Sergei Kopeikin studied general relativity at the Department of Astronomy of Moscow State University, Russia. He obtained his PhD in relativistic astrophysics from Moscow State University in 1986, where he was then employed as an associate professor. In 1993, he moved to Japan to teach astronomy at Hitotsubashi University, Tokyo. He was an adjunct staff member and thereafter visiting professor at the National Astronomical Observatory of Japan. In 1997, Professor Kopeikin moved to Germany and worked at the Institute of Theoretical Physics of the Friedrich Schiller University, Jena. Three years later he accepted the position of a professor of physics at the University of Missouri, Columbia, USA.
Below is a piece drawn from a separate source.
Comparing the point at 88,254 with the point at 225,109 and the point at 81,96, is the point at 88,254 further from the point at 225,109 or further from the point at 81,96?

Michael Efroimsky is a research scientist at the United States Naval Observatory. His research focuses on celestial mechanics and solar system studies. He received his Ph.D. from Oxford in 1995 and he subsequently worked at Tufts, Harvard, and the University of Minnesota. An experienced teacher, having taught numerous courses to Harvard and Tufts students, Dr. Efroimsky is in a unique position to convey this complicated topic to interested readers."

George Kaplan was a staff astronomer at the U.S. Naval Observatory in Washington, D.C., from 1971 to 2007, and now works as an independent consultant. He received his PhD degree from the University of Maryland, USA, in 1985. His professional interests focus on the fi eld of positional astronomy, both its observational and theoretical aspects. His work includes publications in astrometry, celestial reference systems, solar system ephemerides, Earth rotation, navigation algorithms, and astronomical software. Dr. Kaplan is currently the president of Commission 4 (Ephemerides) of the International Astronomical Union. The minor planet 16074 is named in his honor.